Mexican President Andres Manuel Lopez Obrador on Saturday said he thinks US officials are prepared to negotiate on US President Donald Trump’s threat to use tariffs as a tool to fight illegal migration across the border.
“There is willingness on the part of US government officials to establish dialogue and reach agreements and compromises,” he told a news conference.
He did not say what gave him reason to believe this, though he noted that his government had contacted both US Secretary of State Mike Pompeo and Jared Kushner, Trump’s son-in-law and adviser.
Trump’s surprise announcement on Thursday of new tariffs against a key US trading partner was widely criticized, including by US business groups, border-state politicians and some Republican lawmakers.

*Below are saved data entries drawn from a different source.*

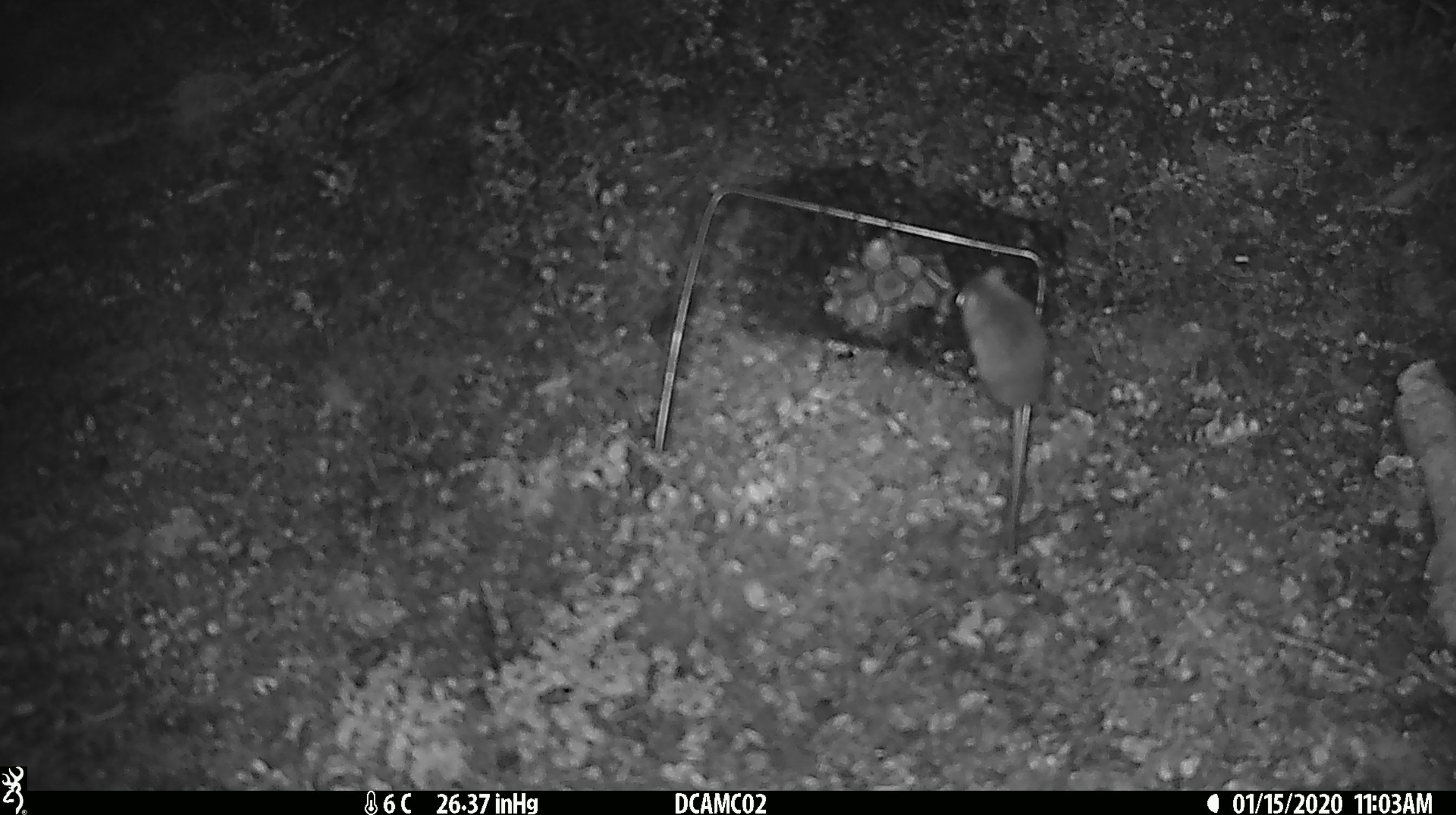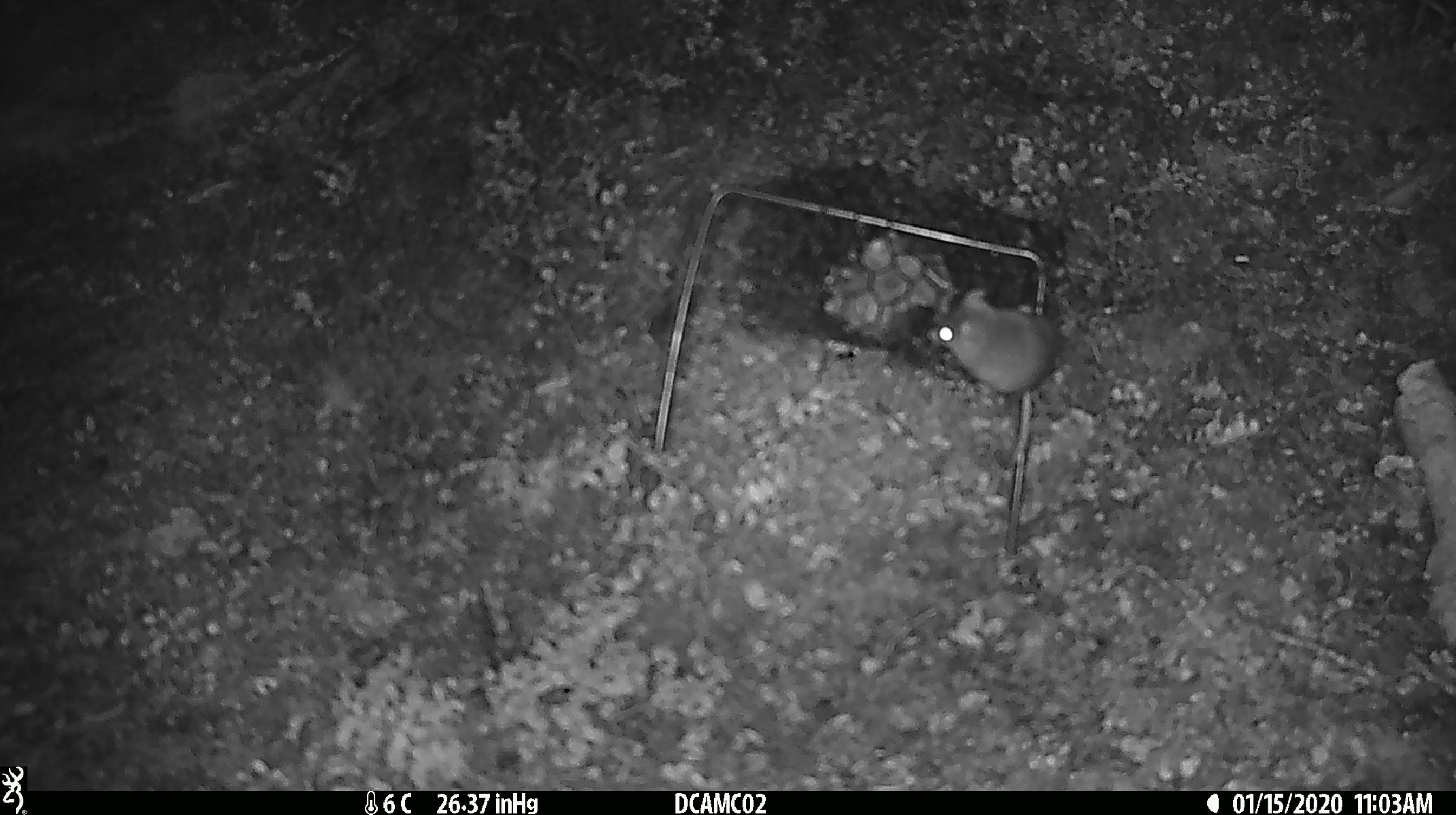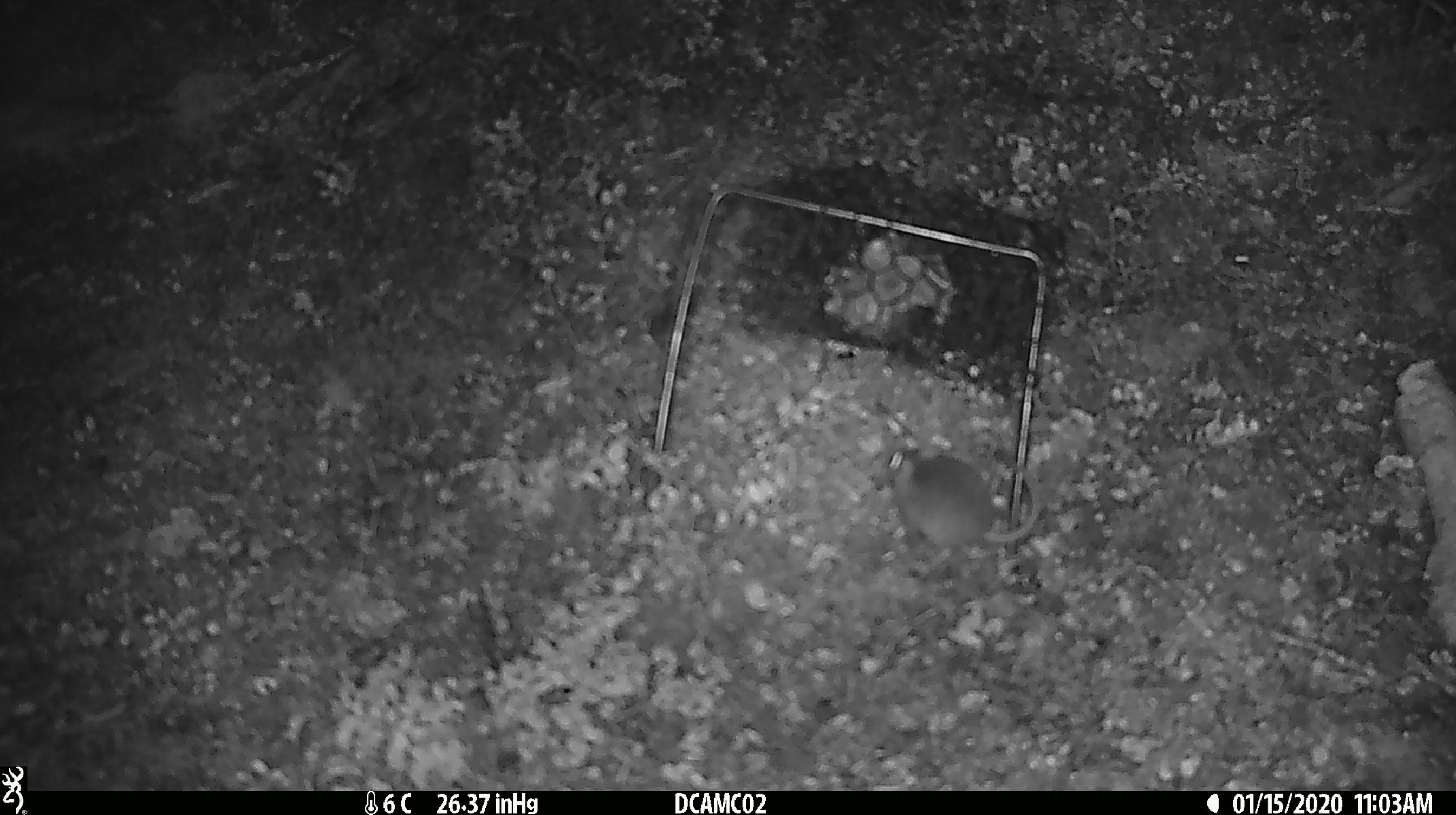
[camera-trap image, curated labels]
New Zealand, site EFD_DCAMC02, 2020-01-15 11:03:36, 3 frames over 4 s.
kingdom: Animalia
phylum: Chordata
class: Mammalia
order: Rodentia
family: Muridae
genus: Mus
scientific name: Mus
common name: mouse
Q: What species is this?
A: Mouse (Mus).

It sent global markets slumping on Friday.
Trump appeared to have no regrets about the move, tweeting on Saturday: “When you are the ‘Piggy Bank’ Nation that foreign countries have been robbing and deceiving for years, the word TARIFF is a beautiful word indeed!”
“Others must treat the United States fairly and with respect - We are no longer the ‘fools’ of the past!” he wrote.
Lopez Obrador said a Mexican delegation led by Minister of Foreign Affairs Marcelo Ebrard would meet Wednesday in Washington with Pompeo to discuss the tariffs.
Trump on Thursday said that tariffs starting at 5 percent and gradually increasing to 25 percent would be applied to all Mexican imports beginning on June 10, unless Mexico does more to halt the flow of undocumented migrants.
“Mexico has taken advantage of the United States for decades,” Trump said in a tweet.
Lopez Obrador on Friday said that Mexico was “doing our job” to stem the flow of undocumented migrants — many of them fleeing poverty and violence in Central America — and he warned Trump that new tariffs would be a lose-lose game.
From January to April, Mexican authorities detained 51,607 migrants, a 17 percent increase from the same period last year, according to official figures.
On Saturday, Lopez Obrador voiced confidence on the talks.
“The results are going to be good because there is an atmosphere that is favorable to dialogue both in this country and in the United States,” he said, adding that he doubted the tariffs would ultimately take effect.
“It is in everyone’s interest to reach an agreement,” he said.
The US tariffs would be devastating for Mexico, which sends 80 percent of its exports to the US.
Analysts said Trump’s shock move jeopardized the chances for ratifying a new trade agreement with Canada and Mexico, known as the USMCA. His announcement came the same day that the US began the process of ratifying the pact.
“The move is seen as a further disruption for US manufacturing supply chains, adding to consumer costs, with the uncertainty undermining business investment,” Raymond James chief economist Scott Brown said on the investment firm’s Web site.
It might also undercut chances for resolving the continuing US trade conflict with China, analysts said, by raising questions about whether US negotiators can be trusted.
However, trade with Mexico is, in some ways, more deeply intertwined with US jobs and manufacturing. Many products, like cars, appliances and computers, are partially produced on one side of the border and finished on the other.